Par ailleurs, les apports nutritionnels ont une influence très marquée dans le développement de l’hypertension [38]. À titre d’exemple, une consommation riche en réglisse mime les symptômes du syndrome AME, puisqu’il inhibe l’enzyme 11HSD.

L’obésité, la résistance à l’insuline et le syndrome métabolique sont impliqués dans la pathogénèse de l’hypertension. Tous ces facteurs activent le RAAS. À noter qu’une la prévalence de l’hypertension chez les patients diabétiques de type II est de l’ordre de 80%. Plus encore, l’hypertension et le diabète sont les principales causes d’insuffisance rénale [65, 66]. En effet, des régimes riches en glucides (fructose et glucose) induisent une élévation de la PA et des symptômes du syndrome métabolique. Une des bases génétiques de cette observation seraient des variantes d’épissage du gène codant pour le transporteur de l’acide urique et du glucose/fructose GLUT9 associées à un niveau élevé d’acide urique sérique qui inhibe, entre autres la production de NO. De plus, l’insuline et des hauts niveaux de glucose sanguins activent le système sympathique provoquant une activation du RAAS et des récepteurs mineralocorticoïdes par le cortisol qui aboutit à une hausse de la PA [38, 44, 63, 65-67].

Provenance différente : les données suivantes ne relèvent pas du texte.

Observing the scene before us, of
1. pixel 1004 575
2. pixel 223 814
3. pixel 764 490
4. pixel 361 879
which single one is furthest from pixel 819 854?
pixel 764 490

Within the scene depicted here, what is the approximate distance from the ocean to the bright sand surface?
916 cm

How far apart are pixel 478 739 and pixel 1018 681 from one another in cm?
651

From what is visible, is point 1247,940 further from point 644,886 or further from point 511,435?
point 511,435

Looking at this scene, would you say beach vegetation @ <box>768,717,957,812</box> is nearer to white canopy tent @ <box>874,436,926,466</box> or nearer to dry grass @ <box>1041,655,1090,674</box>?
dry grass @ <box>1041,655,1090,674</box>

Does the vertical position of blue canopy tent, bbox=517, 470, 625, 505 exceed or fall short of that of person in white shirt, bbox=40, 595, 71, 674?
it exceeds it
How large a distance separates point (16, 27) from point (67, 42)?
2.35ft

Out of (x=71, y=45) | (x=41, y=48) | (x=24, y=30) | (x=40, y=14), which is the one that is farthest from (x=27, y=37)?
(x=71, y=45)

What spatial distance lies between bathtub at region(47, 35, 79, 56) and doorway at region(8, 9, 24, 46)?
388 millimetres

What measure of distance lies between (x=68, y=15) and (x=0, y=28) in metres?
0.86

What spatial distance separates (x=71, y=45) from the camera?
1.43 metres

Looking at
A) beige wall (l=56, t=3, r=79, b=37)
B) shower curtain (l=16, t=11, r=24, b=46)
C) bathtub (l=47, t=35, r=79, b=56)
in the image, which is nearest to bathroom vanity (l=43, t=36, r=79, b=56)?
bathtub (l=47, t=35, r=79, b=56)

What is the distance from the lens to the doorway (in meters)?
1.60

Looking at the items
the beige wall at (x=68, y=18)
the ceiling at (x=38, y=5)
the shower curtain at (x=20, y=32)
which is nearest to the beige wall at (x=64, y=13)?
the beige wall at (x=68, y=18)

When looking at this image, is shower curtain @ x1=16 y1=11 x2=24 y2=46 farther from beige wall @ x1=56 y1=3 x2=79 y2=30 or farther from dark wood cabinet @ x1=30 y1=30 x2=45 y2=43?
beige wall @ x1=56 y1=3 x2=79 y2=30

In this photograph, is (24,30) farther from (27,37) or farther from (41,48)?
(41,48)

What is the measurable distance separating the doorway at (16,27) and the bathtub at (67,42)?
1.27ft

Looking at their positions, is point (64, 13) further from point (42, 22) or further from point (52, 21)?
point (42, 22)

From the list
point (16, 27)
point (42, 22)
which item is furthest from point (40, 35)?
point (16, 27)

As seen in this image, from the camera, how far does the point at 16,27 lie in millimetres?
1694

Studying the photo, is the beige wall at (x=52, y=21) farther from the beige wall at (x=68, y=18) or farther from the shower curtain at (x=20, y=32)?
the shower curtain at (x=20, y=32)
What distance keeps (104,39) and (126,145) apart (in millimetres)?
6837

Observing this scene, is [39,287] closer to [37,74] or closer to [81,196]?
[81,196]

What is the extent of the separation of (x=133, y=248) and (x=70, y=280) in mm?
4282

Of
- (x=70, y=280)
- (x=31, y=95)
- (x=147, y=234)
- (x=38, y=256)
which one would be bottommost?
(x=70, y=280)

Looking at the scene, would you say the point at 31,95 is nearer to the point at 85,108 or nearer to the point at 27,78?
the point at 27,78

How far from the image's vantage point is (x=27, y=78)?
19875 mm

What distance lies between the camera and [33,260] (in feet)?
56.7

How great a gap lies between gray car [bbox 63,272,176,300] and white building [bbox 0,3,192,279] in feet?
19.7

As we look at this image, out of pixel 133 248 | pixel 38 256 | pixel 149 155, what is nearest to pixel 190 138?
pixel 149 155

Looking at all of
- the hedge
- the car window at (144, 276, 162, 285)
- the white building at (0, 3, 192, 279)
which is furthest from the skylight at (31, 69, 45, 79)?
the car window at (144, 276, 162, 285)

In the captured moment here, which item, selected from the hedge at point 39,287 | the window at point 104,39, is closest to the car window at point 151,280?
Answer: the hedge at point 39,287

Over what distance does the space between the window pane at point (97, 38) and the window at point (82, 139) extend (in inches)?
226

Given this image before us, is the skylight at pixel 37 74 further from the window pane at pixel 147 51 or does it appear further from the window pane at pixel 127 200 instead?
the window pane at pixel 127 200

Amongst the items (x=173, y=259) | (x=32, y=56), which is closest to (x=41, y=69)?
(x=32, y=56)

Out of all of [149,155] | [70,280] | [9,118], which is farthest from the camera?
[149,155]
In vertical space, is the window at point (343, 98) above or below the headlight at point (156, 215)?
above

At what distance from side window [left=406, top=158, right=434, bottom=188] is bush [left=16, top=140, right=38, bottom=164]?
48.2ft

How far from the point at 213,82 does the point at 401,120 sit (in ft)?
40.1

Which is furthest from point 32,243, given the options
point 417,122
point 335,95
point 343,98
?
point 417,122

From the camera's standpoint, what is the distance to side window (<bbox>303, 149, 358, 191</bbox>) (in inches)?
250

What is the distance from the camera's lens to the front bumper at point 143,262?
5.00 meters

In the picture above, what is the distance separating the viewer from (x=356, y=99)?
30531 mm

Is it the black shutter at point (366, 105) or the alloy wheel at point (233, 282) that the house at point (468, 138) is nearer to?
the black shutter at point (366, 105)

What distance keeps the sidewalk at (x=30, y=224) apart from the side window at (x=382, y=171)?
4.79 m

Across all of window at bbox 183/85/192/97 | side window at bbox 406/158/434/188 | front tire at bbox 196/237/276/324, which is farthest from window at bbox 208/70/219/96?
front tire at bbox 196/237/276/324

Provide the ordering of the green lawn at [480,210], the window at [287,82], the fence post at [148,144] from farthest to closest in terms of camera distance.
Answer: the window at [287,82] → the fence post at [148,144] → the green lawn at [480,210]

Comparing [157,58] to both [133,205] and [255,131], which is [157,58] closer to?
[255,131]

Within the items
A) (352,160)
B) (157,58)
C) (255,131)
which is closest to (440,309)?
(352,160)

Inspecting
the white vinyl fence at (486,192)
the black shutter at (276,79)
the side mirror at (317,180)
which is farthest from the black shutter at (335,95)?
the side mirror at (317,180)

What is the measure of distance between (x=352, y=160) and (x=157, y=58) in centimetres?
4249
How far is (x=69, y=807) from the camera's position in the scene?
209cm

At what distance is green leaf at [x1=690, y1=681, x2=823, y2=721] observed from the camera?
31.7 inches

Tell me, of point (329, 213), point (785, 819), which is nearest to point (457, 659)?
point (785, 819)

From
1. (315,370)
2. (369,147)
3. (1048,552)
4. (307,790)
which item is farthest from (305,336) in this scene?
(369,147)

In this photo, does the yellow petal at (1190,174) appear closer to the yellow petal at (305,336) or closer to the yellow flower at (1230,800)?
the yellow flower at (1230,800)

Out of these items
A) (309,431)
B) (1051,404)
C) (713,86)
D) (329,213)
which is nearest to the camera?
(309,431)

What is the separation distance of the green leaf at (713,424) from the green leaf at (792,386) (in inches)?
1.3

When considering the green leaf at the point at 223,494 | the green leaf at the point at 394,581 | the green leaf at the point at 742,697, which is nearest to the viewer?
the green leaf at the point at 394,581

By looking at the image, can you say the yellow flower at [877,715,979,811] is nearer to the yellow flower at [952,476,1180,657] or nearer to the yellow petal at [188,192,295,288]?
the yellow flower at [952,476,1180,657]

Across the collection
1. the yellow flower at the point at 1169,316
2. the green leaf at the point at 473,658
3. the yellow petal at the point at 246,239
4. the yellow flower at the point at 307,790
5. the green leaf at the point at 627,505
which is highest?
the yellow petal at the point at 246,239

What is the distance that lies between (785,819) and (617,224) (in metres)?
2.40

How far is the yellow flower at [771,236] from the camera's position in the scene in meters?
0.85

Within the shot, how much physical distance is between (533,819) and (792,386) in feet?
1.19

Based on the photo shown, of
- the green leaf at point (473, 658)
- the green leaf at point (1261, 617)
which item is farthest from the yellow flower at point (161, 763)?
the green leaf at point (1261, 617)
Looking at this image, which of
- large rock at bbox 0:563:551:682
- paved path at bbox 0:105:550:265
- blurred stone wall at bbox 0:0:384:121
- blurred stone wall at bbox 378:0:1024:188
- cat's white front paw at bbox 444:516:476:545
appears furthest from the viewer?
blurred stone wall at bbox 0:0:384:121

D’un autre côté, la théorie du «Thrifty phenotype» [68] propose que la programmation intra-utérine du génome, par l’intermédiaire de modifications épigénétiques, serait aussi à la base d’une prédisposition du nouveau-né à développer ou résister certaines pathologies. À titre d’exemple, une contrainte dans la croissance in utero causerait des anomalies dans le nombre et la taille des glomérules et donc dans le mécanisme de pression-natriurèse. Plus encore, il a

été démontré qu’il existe une corrélation inverse entre le poids à la naissance et l’incidence de maladies cardiovasculaires à l’âge adulte.

Les modifications épigénétiques (La méthylation de l’ADN, la modification des histones, les inactivations chromosomiques) ainsi que des facteurs comme les ARN interférence et les microARNs régulent l’expression des gènes sans changer la séquence d’ADN tout en étant stables et héritables [63]. Il a récemment été démontré que le niveau de méthylation de la séquence des gènes 11HSD, ACE, ADD1, ADRB1 et ENaC, candidats à l’hypertension, corrèle de façon directe avec l’incidence de la maladie [69-72]. De plus, il a été suggéré qu’un régime riche en sel déclenche la suppression par l’intermédiaire des récepteurs -adrénergiques de l’expression du gène de WNK4 au niveau du rein. Cette régulation négative est due à la modulation du promoteur du gène par l’acétylation des histones dépendante de cAMP [73]. Actuellement, l’attention est portée sur la régulation de l’expression génétique par les microARNs, et il s’avère que plusieurs de ces molécules agissent sur des gènes impliqués dans le contrôle de la PA. À titre d’exemple, les microARN miR-584, -31, -181a et -663 sont impliqués dans la régulation de l’expression de certaines composantes du RAS. La voie de maturation des microARN implique les protéines Drosha, Dicer et RNAse III; des études sur des modèles murins démontrent que les souris knock-out pour la protéine Dicer spécifique au muscles lisses ont une PAS plus basse que les contrôles qui ont, eux, une contractilité vasculaire diminuée [45, 63, 74].

Le caractère polygénique et l’existence des interactions à la base de l’hypertension essentielle en font une maladie complexe. Ceci, ajouté à l’hétérogénéité génétique et de mode de vie des populations humaines, pose un défi majeur dans l’étude et la compréhension de l’étiologie de l’hypertension. Ainsi, l’utilisation de modèles animaux pour l’identification des composantes génétiques de cette pathologie est une stratégie de choix.